The Data Science Process with Azure Machine Learning
It’s no secret today that all our applications and devices are generating tons of data; thus making data analytics a very hot topic these days and Microsoft Azure has all the tools necessary to ingest, manage and process all these data, also called Big Data.
However, all these data in itself is not useful unless processed, interpreted and visualized correctly. Another power behind the data acquired through years is to make Predictive Analytics. That is, using the data to make forecast and predictions.
But, by only using the data gathered, it is difficult to make analysis. To use the data, it needs to be cleansed, transformed and processed to a format that we can use to build Predictive Models.
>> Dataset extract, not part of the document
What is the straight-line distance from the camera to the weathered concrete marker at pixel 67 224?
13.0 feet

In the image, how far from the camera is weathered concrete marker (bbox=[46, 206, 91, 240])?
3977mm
This process is called the Data Science Process.
The Data Science Process
Before the “Buzz Words”, the Cross Industry Standard Process for Data Mining presented a a data mining process model that describes commonly used approaches that data mining experts use to tackle problems.
As you can see in the illustration above, the model proposed consisted of not only technical steps but also focused on understanding the business process and applications before going to the data preparation, modelling and evaluation steps.
What I like with what they proposed back then is the iterative approach. When you build a predictive model, you never get it right at once. It involves changing lots of parameters and the data till you reach a certain level of accuracy, precision and consistency of the results.
To perform the steps above, let’s use the Machine Learning studio on Microsoft Azure to see how we can use Predictive Analytics.
In the example below, we shall use the German Credit Data available as part of the samples on Azure Machine Learning Studio.
This data set contains 1000 samples with 20 features and 1 label. Each sample represents a person. The 20 features include both numerical and categorical features. The last column is the label, which denotes the credit risk and has only two possible values: high credit risk = 2, and low credit risk = 1.
Business & Data Understanding
Let’s start by understanding the business and data. The first step is to read about the information available on the data set itself which is available here. Next, we can use some of the tools available on the studio to describe and view the statistics about the data.
You can either right-click on the data set to visualize the contents, use the summarize data module or write custom R/Python scripts.
The easiest way to view the data is to right-click on the data set and click on visualize.
The first thing you’ll notice is that we have no headers on the columns. To understand the data easier, we can use the edit Meta data editor component to give proper names to the columns.
By using the summarize data module, you can in one glance view the count, missing data, min, max and other statistics about each feature in the data set.
Another important point to this problem is the cost of predicting a bad loan as a good one. (The cost of obtaining a false positive versus a false negative). You will agree that it’s more costly to an institution to predict a bad loan as good than vice versa. To do so, it might be wiser to make the model learn from more records of bad loans than good ones. But this remains a business decision!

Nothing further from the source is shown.